Page text.

++++++++++

ARCAP response to Mental Health Reference Group report

PACFA has made a submission with the ACA under the banner of the Australian Register of Counsellors and Psychotherapists (ARCAP) to demonstrate a cohesive response from the counselling and psychotherapy profession to the recent report form the Mental Health Reference Group (MHRG).

The MHRG, which is part of the Medicare Benefits Schedule Review, is looking at ways to improve the Better Access Initiative (BAI) which delivers primary care counselling services. Currently counsellors and psychotherapists are excluded as providers under BAI.

The MHRG report includes recommendations that represent an excellent opportunity for PACFA to advocate for counsellors and psychotherapists to become Medicare providers.

ARCAP’s response broadly supports the work done by MHRG and stresses that there is an opportunity to improve access to mental health services and improve client choice whilst increasing the overall mental health and wellbeing of the community.

The core message of our feedback is that counsellors and psychotherapists present as a highly-skilled, high value, but under-utilised workforce. We argue that counsellors and psychotherapists can meet workforce shortages and gaps meet the needs of under-serviced groups such as aged persons, people in rural and remote settings, Aboriginal and Torres Strait Islander peoples, newly settled migrants and refugees, families and carers, and in doing so improve equity of access to health services in the community.

Overview of the ARCAP submission

Some of the key recommendation covered in the ARCAP submission are:

  • Recommendation 1 – Expand the Better Access Program to at-risk patients;
  • Recommendation 3 – Introduce a 3-tiered system for access to Better Access sessions for patients with a diagnosed mental illness;
  • Recommendation 4 – Establish a new working group or committee to review access to, and rebates for, Better Access sessions delivered by different professional groups;

For recommendation 1, the crux of ARCAP’s position is that expanding services to people who are at-risk of developing mental illness would put added pressure on existing service providers and necessitate the inclusion of additional professional groups that cannot currently provide services under BAI. Additionally, a new patient cohort will be created which will require a review of referral and treatment processes. ARCAP argues that if an at-risk patient does not require a diagnosis, then a mental health plan is unnecessary.

++++++++++

Source data.
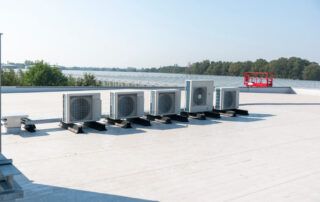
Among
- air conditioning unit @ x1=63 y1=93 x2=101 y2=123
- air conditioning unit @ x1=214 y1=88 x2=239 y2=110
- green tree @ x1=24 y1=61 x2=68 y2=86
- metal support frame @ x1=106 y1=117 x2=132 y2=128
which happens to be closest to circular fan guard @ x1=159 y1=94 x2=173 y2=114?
metal support frame @ x1=106 y1=117 x2=132 y2=128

++++++++++

Set of tasks.
1 > Decide whether each statement agrees with the ARCAP response, giving yes or no and quoting the words that decide it: (a) Counsellors and psychotherapists can currently act as providers under BAI. (b) The MHRG is part of the Medicare Benefits Schedule Review. (c) Recommendation 3 would bring in a 3-tiered system for access to Better Access sessions.
2 > Duplicate the ARCAP response from "PACFA has made" to "become Medicare providers.".
The records are not needed for anything here.

List of solutions.
1 >
(a) No: "Currently counsellors and psychotherapists are excluded as providers under BAI."
(b) Yes: "The MHRG, which is part of the Medicare Benefits Schedule Review"
(c) Yes: "Introduce a 3-tiered system for access to Better Access sessions for patients with a diagnosed mental illness"

2 >
PACFA has made a submission with the ACA under the banner of the Australian Register of Counsellors and Psychotherapists (ARCAP) to demonstrate a cohesive response from the counselling and psychotherapy profession to the recent report form the Mental Health Reference Group (MHRG).

The MHRG, which is part of the Medicare Benefits Schedule Review, is looking at ways to improve the Better Access Initiative (BAI) which delivers primary care counselling services. Currently counsellors and psychotherapists are excluded as providers under BAI.

The MHRG report includes recommendations that represent an excellent opportunity for PACFA to advocate for counsellors and psychotherapists to become Medicare providers.